Agent Loops: How to Make Claude Code or Codex Work Until the Job Is Done

There is a shift happening in how people use coding agents. For the last year, most of us treated Claude Code and Codex like a very fast assistant: you ask for one thing, it does it, you check it, you ask for the next thing. You were the loop. You were the part that kept saying "okay, now do this."

The newer pattern hands that job to the agent. You give it a goal, a way to check its own work, and a clear signal for "done." Then it runs the loop itself: try, check, fix, check again, repeat until the goal is met. People are calling these agent loops, and the simplest version is the /goal pattern: a goal plus a way to self-verify.

This guide explains what an agent loop actually is, why it works better now than it did six months ago, how to write a good loop prompt, and three copy-paste templates you can use today. It also has an honest section on when not to loop, because a loop will chase a bad goal just as fast and confidently as a good one.

Quick picks

The pattern: Goal, verify, stop. An agent loop is a clear goal, a way for the agent to check its own work, and a stop condition. Miss one and it falls apart.
Why now: Models hold a goal longer. The current generation stays on a goal across a long session, and the tools can now run tests, build, and even look at a screenshot to verify.
The one rule: No loop without a real check. If the only check is the agent's own opinion, you have built a machine for generating confident nonsense.
Best fit: Cheap, repeatable checks. Loops shine on work with a real, repeatable verification and a low blast radius. They are risky where "done" is a judgment call.
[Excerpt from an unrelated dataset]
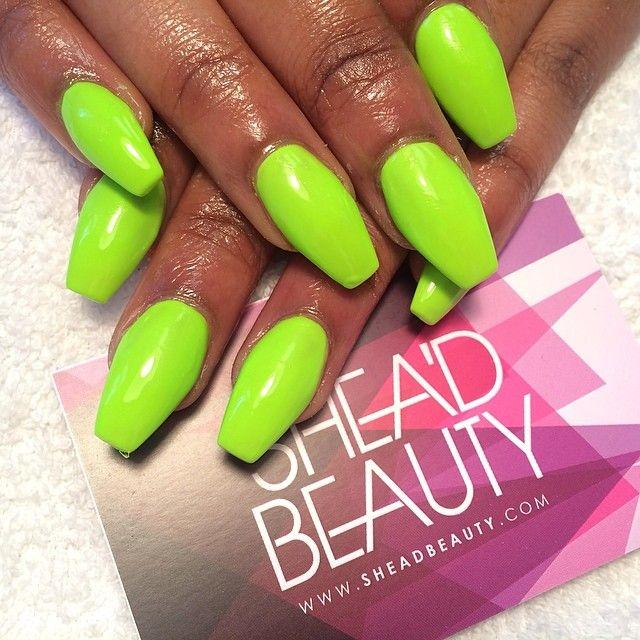 Neon Green Summer Nails .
What an agent loop actually is

An agent loop has three parts. Miss any one and it falls apart.

That is the whole idea. Goal, verify, stop. The agent iterates between those points on its own, and you only step back in to review the result or unstick it.

Here is the mental model. You are not the typist anymore. You are not even the pair programmer. You are the manager who set the objective and will inspect the finished work. Ethan Mollick has been making this point for a while in "The Shape of the Thing" (March 2026): the skill that matters now is managing agents, not working alongside them keystroke by keystroke.

A goal. A clear, concrete description of what "finished" looks like. Not "improve the app." Something like "every page loads without a console error" or "all 142 tests pass."
A way to self-verify. The agent needs to check its own work without you. That might be running the test suite, taking a screenshot and looking at it, running a linter, or ticking items off a checklist it maintains.
A stop condition. The loop ends when verification passes, when a budget runs out (number of attempts, time, or token spend), or when it gets stuck and asks for help.

Why this works now and didn't really before

Three things changed.

The models got better at long, multi-step work. Earlier agents drifted. Give them ten steps and step seven would quietly forget step two. The current generation holds a goal across a long session and keeps coming back to it. That alone makes looping viable.

The tools learned to verify. A loop is only as good as its check. Coding agents can now run your tests, read the output, run a build, and increasingly look at the result. Victor Mustar shared a loop where the agent built a Boeing 747 in Three.js, then rendered it, inspected the render, and kept improving the model until he said it was "100% satisfied" — the visual check was part of the loop, not a separate human step. When the agent can see whether it succeeded, it can decide whether to keep going.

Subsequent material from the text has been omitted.